Natália Correia, in O Dilúvio e a Pomba
quarta-feira, dezembro 24, 2008
Um conto de Natal
De sacola e bordão, o velho Garrinchas fazia os possíveis para se aproximar da terra. A necessidade levara-o longe de mais. Pedir é um triste ofício, e pedir em Lourosa, pior. Ninguém dá nada. Tenha paciência, Deus o favoreça, hoje não pode ser - e beba um desgraçado água dos ribeiros e coma pedras! Por isso, que remédio senão alargar os horizontes, e estender a mão à caridade de gente desconhecida, que ao menos se envergonhasse de negar uma côdea a um homem a meio do padre-nosso. Sim, rezava quando batia a qualquer porta. Gostavam... Lá se tinha fé na oração, isso era outra conversa. As boas acções são que nos salvam. Não se entra no céu com ladainhas, tirassem daí o sentido. A coisa fia mais fino! Mas, enfim... Segue-se que só dando ao canelo por muito largo conseguia viver.
E ali vinha de mais uma dessas romarias, bem escusadas se o mundo fosse de outra maneira. Muito embora trouxesse dez reis no bolso e o bornal cheio, o certo é que já lhe custava arrastar as pernas. Derreadinho! Podia, realmente, ter ficado em Loivos. Dormia, e no dia seguinte, de manhãzinha, punha-se a caminho. Mas quê! Metera-se-lhe na cabeça consoar à manjedoira nativa... E a verdade é que nem casa nem família o esperavam. Todo o calor possível seria o do forno do povo, permanentemente escancarado à pobreza.
Em todo o caso sempre era passar a noite santa debaixo de telhas conhecidas, na modorra de um borralho de estevas e giestas familiares, a respirar o perfume a pão fresco da última cozedura... Essa regalia ao menos dava-a Lourosa aos desamparados.
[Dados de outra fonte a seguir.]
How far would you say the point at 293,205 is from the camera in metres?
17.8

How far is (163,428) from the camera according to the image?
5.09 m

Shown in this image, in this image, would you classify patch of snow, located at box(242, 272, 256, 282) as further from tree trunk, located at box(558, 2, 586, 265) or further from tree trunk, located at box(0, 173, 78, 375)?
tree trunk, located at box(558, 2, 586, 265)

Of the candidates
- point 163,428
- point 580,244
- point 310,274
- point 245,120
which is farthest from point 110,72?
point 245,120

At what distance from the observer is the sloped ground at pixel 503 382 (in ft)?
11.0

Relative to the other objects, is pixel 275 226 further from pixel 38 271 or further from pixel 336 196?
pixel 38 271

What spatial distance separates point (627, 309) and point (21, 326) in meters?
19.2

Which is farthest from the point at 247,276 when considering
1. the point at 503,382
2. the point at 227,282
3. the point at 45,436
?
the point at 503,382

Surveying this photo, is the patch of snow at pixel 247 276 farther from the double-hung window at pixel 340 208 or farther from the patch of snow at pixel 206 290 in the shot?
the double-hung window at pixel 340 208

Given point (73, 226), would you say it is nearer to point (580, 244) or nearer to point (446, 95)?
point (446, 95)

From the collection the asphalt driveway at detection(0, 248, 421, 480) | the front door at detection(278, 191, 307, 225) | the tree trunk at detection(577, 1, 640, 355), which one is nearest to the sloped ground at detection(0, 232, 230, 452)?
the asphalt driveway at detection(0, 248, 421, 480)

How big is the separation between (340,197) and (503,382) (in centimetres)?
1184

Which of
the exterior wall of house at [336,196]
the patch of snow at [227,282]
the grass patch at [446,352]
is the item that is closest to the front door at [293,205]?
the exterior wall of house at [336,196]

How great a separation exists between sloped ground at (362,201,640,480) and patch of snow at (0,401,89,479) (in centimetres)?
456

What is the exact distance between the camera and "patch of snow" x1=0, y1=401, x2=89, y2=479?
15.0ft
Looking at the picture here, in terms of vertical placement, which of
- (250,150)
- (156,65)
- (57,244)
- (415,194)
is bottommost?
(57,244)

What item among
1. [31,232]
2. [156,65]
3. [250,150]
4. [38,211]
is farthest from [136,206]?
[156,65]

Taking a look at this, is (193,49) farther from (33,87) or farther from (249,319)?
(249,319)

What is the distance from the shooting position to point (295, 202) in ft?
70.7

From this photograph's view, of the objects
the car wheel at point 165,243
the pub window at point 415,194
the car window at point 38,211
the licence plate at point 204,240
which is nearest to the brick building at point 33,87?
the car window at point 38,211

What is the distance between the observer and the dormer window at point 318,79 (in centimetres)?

Encher-lhes a barriga, não. Agora albergar o corpo e matar o sono naquele santuário colectivo da fome, podiam. O problema estava em chegar lá. O raio da serra nunca mais acabava, e sentia-se cansado. Setenta e cinco anos, parecendo que não, é um grande carrego. Ainda por cima atrasara-se na jornada em Feitais. Dera uma volta ao lugarejo, as bichas pegaram, a coisa começou a render, e esqueceu-se das horas. Quando foi a dar conta passava das quatro. E, como anoitecia cedo não havia outro remédio senão ir agora a mata-cavalos, a correr contra o tempo e contra a idade, com o coração a refilar. Aflito, batia-lhe na taipa do peito, a pedir misericórdia. Tivesse paciência. O remédio era andar para diante. E o pior de tudo é que começava a nevar! Pela amostra, parecia coisa ligeira. Mas vamos ao caso que pegasse a valer? Bem, um pobre já está acostumado a quantas tropelias a sorte quer. Ele então, se fosse a queixar-se! Cada desconsideração do destino! Valia-lhe o bom feitio. Viesse o que viesse, recebia tudo com a mesma cara. Aborrecer-se para quê?! Não lucrava nada! Chamavam-lhe filósofo... Areias, queriam dizer. Importava-se lá.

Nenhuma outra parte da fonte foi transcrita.